Too much precision is required to set d0 with the .000000000000000, as a consequence the algorithm in charge of it makes a mistake and ends up giving a different result. It could be classified as a bug in this example, although note that "decimal" type is supposed to have a precision of 28 digits, and here, you are actually requiring a precision of 29 digits for d0.

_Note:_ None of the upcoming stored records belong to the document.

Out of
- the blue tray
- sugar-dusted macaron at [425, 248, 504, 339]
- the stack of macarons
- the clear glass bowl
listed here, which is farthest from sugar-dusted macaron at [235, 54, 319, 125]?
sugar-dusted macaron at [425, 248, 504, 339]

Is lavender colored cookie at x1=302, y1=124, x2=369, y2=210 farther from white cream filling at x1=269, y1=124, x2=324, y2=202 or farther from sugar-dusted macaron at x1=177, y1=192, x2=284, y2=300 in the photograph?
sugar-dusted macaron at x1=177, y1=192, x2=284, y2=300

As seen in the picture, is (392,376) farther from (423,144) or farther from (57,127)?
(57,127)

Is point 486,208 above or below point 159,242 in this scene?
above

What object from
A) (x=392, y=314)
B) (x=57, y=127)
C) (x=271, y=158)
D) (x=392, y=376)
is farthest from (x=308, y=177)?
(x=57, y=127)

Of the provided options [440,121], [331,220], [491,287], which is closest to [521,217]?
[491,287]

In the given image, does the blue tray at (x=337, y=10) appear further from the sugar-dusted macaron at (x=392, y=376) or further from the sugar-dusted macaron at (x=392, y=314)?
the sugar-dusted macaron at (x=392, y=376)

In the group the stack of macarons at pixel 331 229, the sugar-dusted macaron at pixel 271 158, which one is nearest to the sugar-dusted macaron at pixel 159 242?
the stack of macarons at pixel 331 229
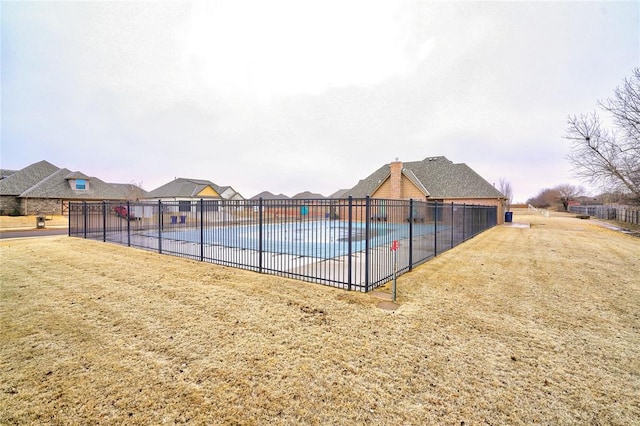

This can be tested by asking for the full raw hexadecimal representation of d0 and d1.

回答5:

I tested this in VB.NET (v3.5) and got the same thing.

The interesting thing about the hash codes :

A) 0x40727800 = 1081243648

B) 0xBF8D880F = -1081243648

Using Decimal.GetBits() I found

format : Mantissa (hhhhhhhh hhhhhhhh hhhhhhhh) Exponent(seee0000) (h is values, 's' is sign, 'e' is exponent, 0 must be zeros)

d1 ==> 00000000 00000000 00000B8B - 00010000 = (2955 / 10 ^ 1) = 295.5

do ==> 5F7B2FE5 D8EACD6E 2E000000 - 001A0000

...which converts to 29550000000000000000000000000 / 10^26 = 295.5000000...etc

** edit : ok, I wrote a 128-bit hex-decimal calculator and the above is exactly correct

It definitely looks like an internal conversion bug of some sort. Microsoft explicitly states that they do not guarantee their default implementation of GetHashCode. If you are using it for anything important then it probably makes sense to write your own GetHashCode for the decimal type. Formatting it to a fixed decimal, fixed width string and hashing seems to work, for example (>29 decimal places, > 58 width - fits all possible decimals).

* edit : I don't know about this anymore. It still must be a conversion error somewhere since the stored precision fundamentally changes the real value in memory. That the hash codes end up as signed negatives of each other is a big clue - would need to look further into the default hash code implementation to find more.

28 or 29 digits shouldn't matter unless there is dependent code which does not evaluate the outer extents properly. The largest 96-bit integer accessible is :

79228162514264337593543950335

so you can have 29 digits so long as the whole thing (without decimal point) is less than this value. I can't help but think that this is something much more subtle in the hash code calculation somewhere.

回答6:

The documetation suggests that because of GetHashCode() being unpredictable, you should create your own. It's considered unpredictable because each Type has it's own implementation and since we don't know the internals of it we should create our own according to how we evaluate uniqueness.

However, I think the answer is that GetHashCode() is not using the mathematical decimal value to create the hash code.

Mathematically we see 295.50000000 and 295.5 as being the same. When you look at the decimal objects in the IDE this is true too. However, if you do a ToString() on both decimals you will see that the compiler sees them differently, i.e. you will still see 295.50000000. GetHashCode() is evidently not using the mathematical representation of the decimal for creating the hash code.

Your fix is simply creating a new decimal without all the trailing zeros which is why it works.